Calling Rep. Patrick Murphy (D-Penn.) ”a tireless champion” for the repeal of the ”Don’t Ask, Don’t Tell” policy, Servicemembers Legal Defense Network spokesman Kevin Nix pointed to the work and progress made on repeal since the veteran took over the efforts in the House as the reason he will be serving as the keynote speaker at Saturday’s SLDN Annual National Dinner.
The dinner, which will be the group’s 18th, will follow a day in which members and supporters of SLDN will be lobbying for repeal efforts on Capitol Hill and a week in which the commitment of White House repeal of the policy in 2010 was called into question by Rep. Barney Frank (D-Mass.).
SLDN’s longtime efforts opposing the policy will be highlighted repeatedly this week, as two of the group’s clients will be testifying on Thursday, March 18, before the Senate Armed Services Committee. Michael Almy is a former major in the U.S. Air Force, and Jenny Kopfstein is a former lieutenant junior grade in the U.S. Navy. Both are Iraq/Afghanistan veterans discharged under ”Don’t Ask, Don’t Tell.”
Of the 28 members of the Senate Armed Services Committee, only five are signed onto the Senate’s ”Don’t Ask, Don’t Tell” repeal bill. They are Sen. Joseph Lieberman (I-Conn.), the bill’s lead sponsor; Committee Chair Carl Levin (D-Mich.); Sen. Mark Udall (D-Conn.); Sen. Roland Burris (D-Ill.); and Sen. Jeff Bingaman (D-N.M.).
Of Friday’s efforts, Nix said that at least 130 people will be visiting 80 offices to push for a repeal of the policy this year. And though Murphy will serve as the keynote speaker at Saturday’s dinner, Nix was quick to point out, ”This dinner is all about the veterans.” He noted that Almy, Kopfstein and several other veterans impacted by ”Don’t Ask, Don’t Tell” will be represented on the dais at the dinner.
Aubrey Sarvis, SLDN executive director, said of the Senate testimony by Almy and Kopfstein, ”Both were dedicated and skilled members of their units, who should not have been kicked out. Men and women like them every day continue to be fired, which is why we urge DADT repeal to be included in the defense authorization bill in a matter of weeks.”

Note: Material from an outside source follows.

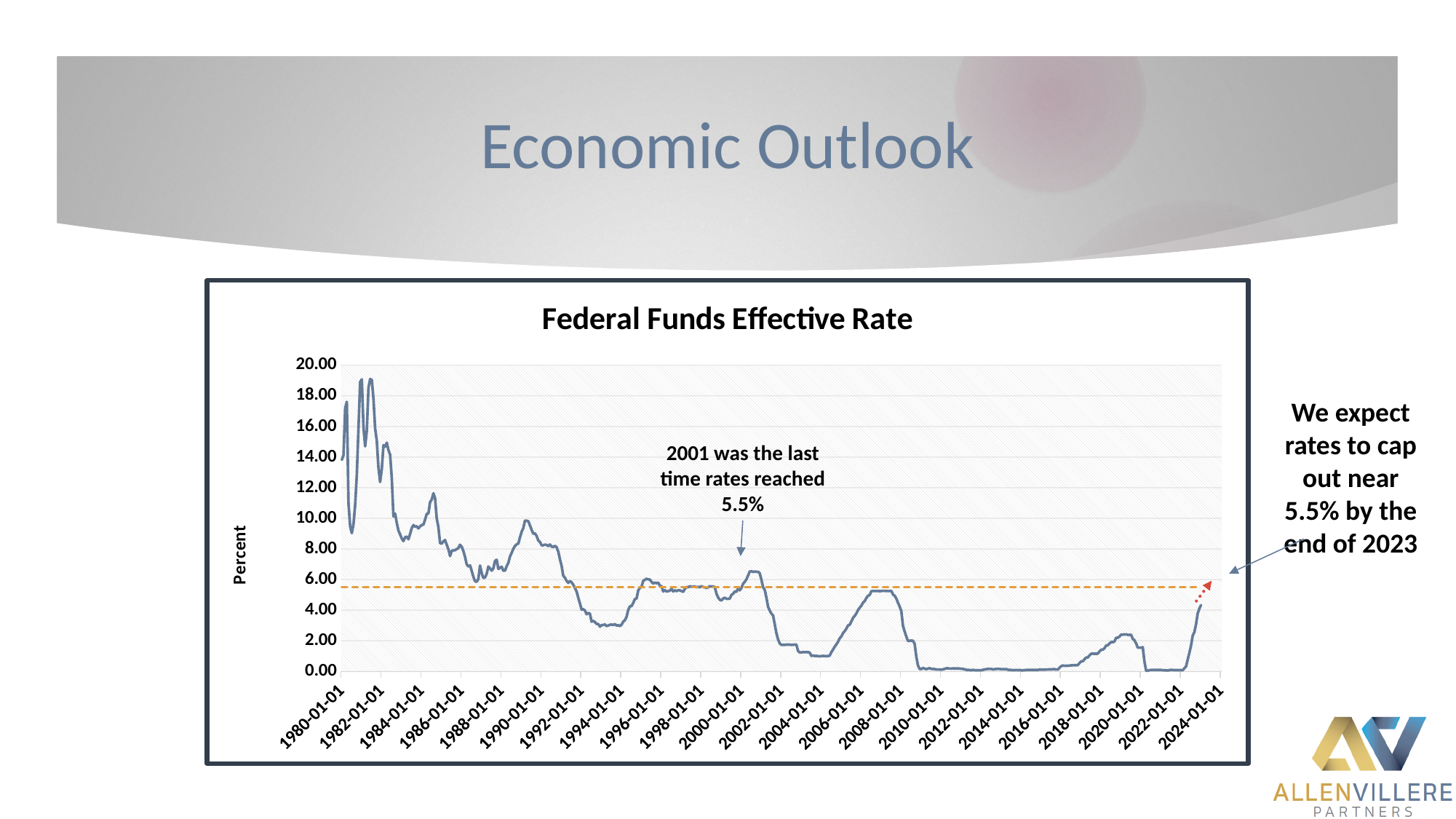
What is the title of the chart? Federal Funds Effective Rate According to the annotation on the chart, what year was the last time rates reached 5.5%? 2001 Is the peak value of the Federal Funds Effective Rate in the early 1980s greater or less than 18.00? greater Is the value of the Federal Funds Effective Rate at 2007-01-01 greater or less than 4.00? greater What kind of chart is shown on the slide? Line chart How many date labels are shown on the x axis of the chart? 23 Which is larger, the Federal Funds Effective Rate at 1982-01-01 or at 2010-01-01? 1982-01-01 Does the Federal Funds Effective Rate rise or fall between 1990-01-01 and 1993-01-01? Fall Is the value of the Federal Funds Effective Rate at 1994-01-01 greater or less than 6.00? less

Also testifying will be retired U.S. Marine Corps Gen. John J. Sheehan, who will testify in support of the current policy. SLDN reports that Sheehan retired from the military 13 years ago.
The question of whether, when and how the policy will be repealed was front and center earlier this week, when Rep. Frank told reporters that he was ”disappointed with the administration talking about delaying legislation for a year” and that the White House has been ”ambiguous” about whether it supports legislative repeal of the policy this year.
The Palm Center’s Nathaniel Frank expressed concern on Tuesday about the statements, saying, ”Some of us have been wondering for a while if the President’s tepid leadership on ‘Don’t Ask, Don’t Tell’ was an issue of the White House not wanting to put political capital behind this or if they just didn’t want this to happen this year.
”You put this together with a year-long study period” that has been put in place by Defense Secretary Robert Gates, said Frank, ”and you begin to pile up evidence that the White House is not wanting to see repeal in 2010.”
SLDN’s Nix said there was one clear way the administration could show its support. ”We would be look for the White House to show its commitment,” he said, ”by including repeal in the Defense Authorization bill.”
The Palm Center’s Frank went further, saying, ”As Barney Frank has suggested, there is a muddled message here. And that doesn’t help Democrats.”
Noting that the ”tea party” supporters have focused on what he called ”economic and fiscal conservatism” and ”avoided social issues,” Frank said that Democrats need to realize that changed dynamics of issues like ”Don’t Ask, Don’t Tell.”
”They’re going to have to understand what they can accomplish” by taking progressive positions on social issues, he said, ”and run on them and be proud of them.”
As some were questioning some Democrats’ dedication to the issue, House efforts at repeal got additional support from the other side of the aisle when the office of Rep. Anh ”Joseph” Cao (R-La.) confirmed on Wednesday, March 17, that Cao had signed on as a co-sponsor of the bill being pushed by Rep. Murphy. Cao becomes the second Republican to sign on to the Military Readiness Enhancement Act, joining Florida Republican Rep. Ileana Ros-Lehtinen, who has been a co-sponsor of the bill since its introduction in the 111th Congress in March 2009.
Michael Cole noted at the Human Rights Campaign’s Back Story blog, ”HRC has worked with a coalition of groups to win Rep. Cao’s support for MREA including Servicemembers Legal Defense Network, Log Cabin Republicans and Servicemembers United.”
Terry Hamilton, the board chairman for Log Cabin Republicans, said in a statement, ”Congressman Cao’s commitment to the health and strength of our national defense and speaking out against one of the last forms of state-sanctioned discrimination shows his strong character, something that is missing in too many debates in Washington.”